3/25/2011: The economist Charles Clotfelter, at Duke, has a new book: Big-Time Sports in American Universities. Apparently library JSTOR downloads dip in the two days after a team wins a BBall tournament. I’ll read and see if the other empirical findings are more significant. Here is a quote from the book, taken from the Insidehighered interview by Doug Lederman:
“It would be healthy for American higher education to come to terms with its deep commitment to entertainment in the form of big-time sports,” he writes. “To pretend that this activity is a sideline no more significant than dining halls or art museums, or that athletes in the revenue sports are held to the same academic standards as other students, is to engage in a form of double-talk that would be unacceptable in most of the classrooms of those same universities.

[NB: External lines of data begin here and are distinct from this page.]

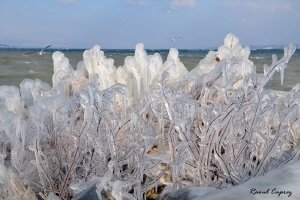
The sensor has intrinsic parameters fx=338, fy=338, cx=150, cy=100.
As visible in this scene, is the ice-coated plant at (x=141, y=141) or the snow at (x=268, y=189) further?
the ice-coated plant at (x=141, y=141)

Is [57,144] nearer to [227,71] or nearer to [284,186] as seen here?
[227,71]

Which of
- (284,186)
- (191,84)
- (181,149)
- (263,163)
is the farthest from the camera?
(191,84)

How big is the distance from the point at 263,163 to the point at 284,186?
0.44m

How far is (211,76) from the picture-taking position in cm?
228

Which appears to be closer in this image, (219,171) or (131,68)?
(219,171)

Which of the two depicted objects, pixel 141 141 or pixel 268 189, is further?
pixel 141 141

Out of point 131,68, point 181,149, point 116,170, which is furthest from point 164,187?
point 131,68

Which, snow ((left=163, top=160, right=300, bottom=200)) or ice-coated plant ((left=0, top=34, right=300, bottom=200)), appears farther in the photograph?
ice-coated plant ((left=0, top=34, right=300, bottom=200))

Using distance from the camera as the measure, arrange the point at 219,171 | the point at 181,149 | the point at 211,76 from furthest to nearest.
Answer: the point at 211,76 → the point at 219,171 → the point at 181,149

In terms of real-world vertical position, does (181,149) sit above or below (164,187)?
above

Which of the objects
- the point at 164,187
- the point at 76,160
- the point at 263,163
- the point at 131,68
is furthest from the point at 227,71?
the point at 131,68

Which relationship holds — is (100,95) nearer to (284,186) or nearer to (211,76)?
(284,186)

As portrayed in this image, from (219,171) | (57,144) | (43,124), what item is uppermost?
(43,124)

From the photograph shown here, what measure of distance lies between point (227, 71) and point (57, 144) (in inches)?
35.8
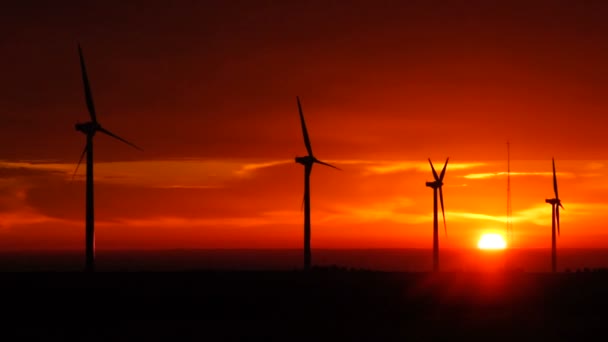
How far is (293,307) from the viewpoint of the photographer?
8169 centimetres

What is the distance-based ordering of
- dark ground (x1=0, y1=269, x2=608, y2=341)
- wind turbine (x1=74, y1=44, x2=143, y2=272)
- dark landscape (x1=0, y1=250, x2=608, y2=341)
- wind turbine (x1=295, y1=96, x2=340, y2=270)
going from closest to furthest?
dark ground (x1=0, y1=269, x2=608, y2=341) < dark landscape (x1=0, y1=250, x2=608, y2=341) < wind turbine (x1=74, y1=44, x2=143, y2=272) < wind turbine (x1=295, y1=96, x2=340, y2=270)

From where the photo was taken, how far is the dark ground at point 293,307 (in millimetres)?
66125

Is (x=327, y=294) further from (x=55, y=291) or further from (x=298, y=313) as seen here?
(x=55, y=291)

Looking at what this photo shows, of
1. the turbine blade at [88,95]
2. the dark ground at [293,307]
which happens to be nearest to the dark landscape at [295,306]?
the dark ground at [293,307]

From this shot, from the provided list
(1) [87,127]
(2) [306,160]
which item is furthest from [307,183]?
(1) [87,127]

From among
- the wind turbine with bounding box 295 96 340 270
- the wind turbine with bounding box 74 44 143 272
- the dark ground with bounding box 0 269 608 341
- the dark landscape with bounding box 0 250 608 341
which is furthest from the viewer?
the wind turbine with bounding box 295 96 340 270

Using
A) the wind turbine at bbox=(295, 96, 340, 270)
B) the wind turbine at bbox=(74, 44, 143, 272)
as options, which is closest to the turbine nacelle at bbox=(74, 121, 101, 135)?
the wind turbine at bbox=(74, 44, 143, 272)

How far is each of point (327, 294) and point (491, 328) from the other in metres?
22.5

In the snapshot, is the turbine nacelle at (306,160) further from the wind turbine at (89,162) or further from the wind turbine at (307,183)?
the wind turbine at (89,162)

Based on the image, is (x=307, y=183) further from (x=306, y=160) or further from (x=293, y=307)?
(x=293, y=307)

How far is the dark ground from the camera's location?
217 ft

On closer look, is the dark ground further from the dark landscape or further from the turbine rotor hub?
the turbine rotor hub

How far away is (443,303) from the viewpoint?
87.6 meters

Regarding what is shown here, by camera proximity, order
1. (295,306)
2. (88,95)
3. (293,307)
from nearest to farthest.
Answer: (293,307) → (295,306) → (88,95)
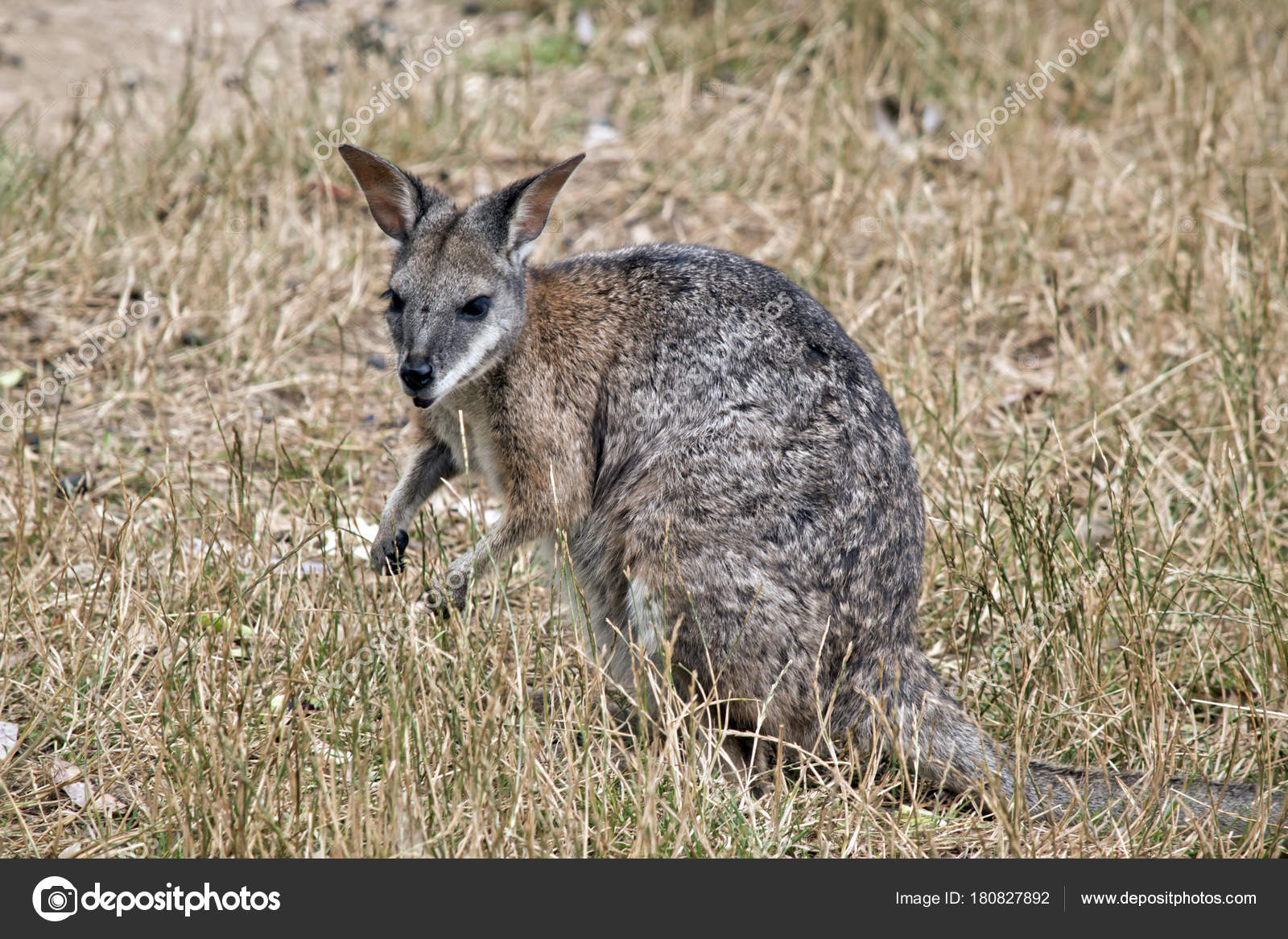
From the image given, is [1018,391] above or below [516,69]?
below

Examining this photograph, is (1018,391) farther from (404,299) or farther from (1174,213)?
(404,299)

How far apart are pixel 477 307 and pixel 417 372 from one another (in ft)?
1.19

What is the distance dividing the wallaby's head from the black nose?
0.06 feet

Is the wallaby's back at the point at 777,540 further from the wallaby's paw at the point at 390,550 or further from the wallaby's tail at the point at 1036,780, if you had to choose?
the wallaby's paw at the point at 390,550

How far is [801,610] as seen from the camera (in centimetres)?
400

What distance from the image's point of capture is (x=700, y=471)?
4.08 metres

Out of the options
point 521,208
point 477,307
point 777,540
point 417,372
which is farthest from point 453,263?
point 777,540

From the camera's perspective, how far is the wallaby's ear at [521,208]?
4270mm

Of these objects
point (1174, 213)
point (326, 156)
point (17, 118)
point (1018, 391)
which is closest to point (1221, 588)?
point (1018, 391)

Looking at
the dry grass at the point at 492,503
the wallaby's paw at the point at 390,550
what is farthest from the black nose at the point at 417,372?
the wallaby's paw at the point at 390,550

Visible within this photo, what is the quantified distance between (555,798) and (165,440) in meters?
2.37

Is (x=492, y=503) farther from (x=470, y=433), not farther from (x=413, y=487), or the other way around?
(x=470, y=433)
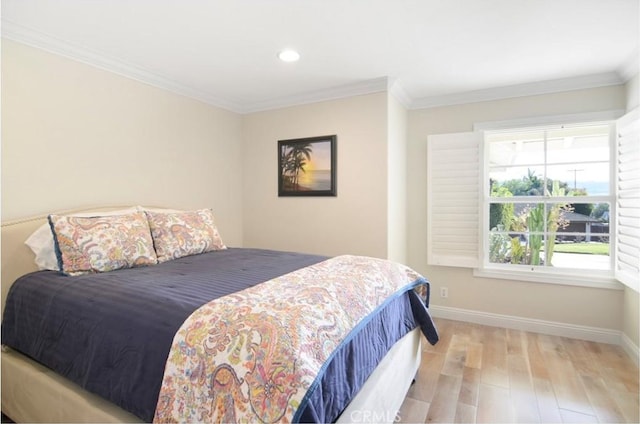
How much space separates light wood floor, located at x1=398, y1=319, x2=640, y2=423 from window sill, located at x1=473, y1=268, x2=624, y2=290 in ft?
1.64

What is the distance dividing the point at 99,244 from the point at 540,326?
3.69 meters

“It would be more in keeping with the intellectual traditions of the academy to acknowledge the rather unshakable hold that commercial sports has over the universities that engage in it,” he continues. “Besides clearing the air of this kind of polite deception, such an acknowledgment would allow for an open discussion about the potentially important spillover benefits generated by big-time college sports, as well as its more obvious costs. Accepting the potent devotion to college sports also makes it easier to understand why the presidents and trustees of such universities have been unable to accomplish meaningful reform.”
Margaret Soltan has some comments as well. She pulls out this quote:
[T]he ingredient that gives big-time sports its remarkable staying power is quite simply support from the top – the university’s trustees or regents – who want to have competitive teams. Period.
Part of the opposition to Lariviere’s restructuring plan is rabid OSU fans – read the comments on any Oregonian story. And of course the OUS board is , well, diverse. If we ever do get a UO only board, we should keep in mind that they are going to care mostly about UO sports – not UO academics!
The current best empirical work on sports and academics is summarized in Jonathan Orzag and Mark Israel, here.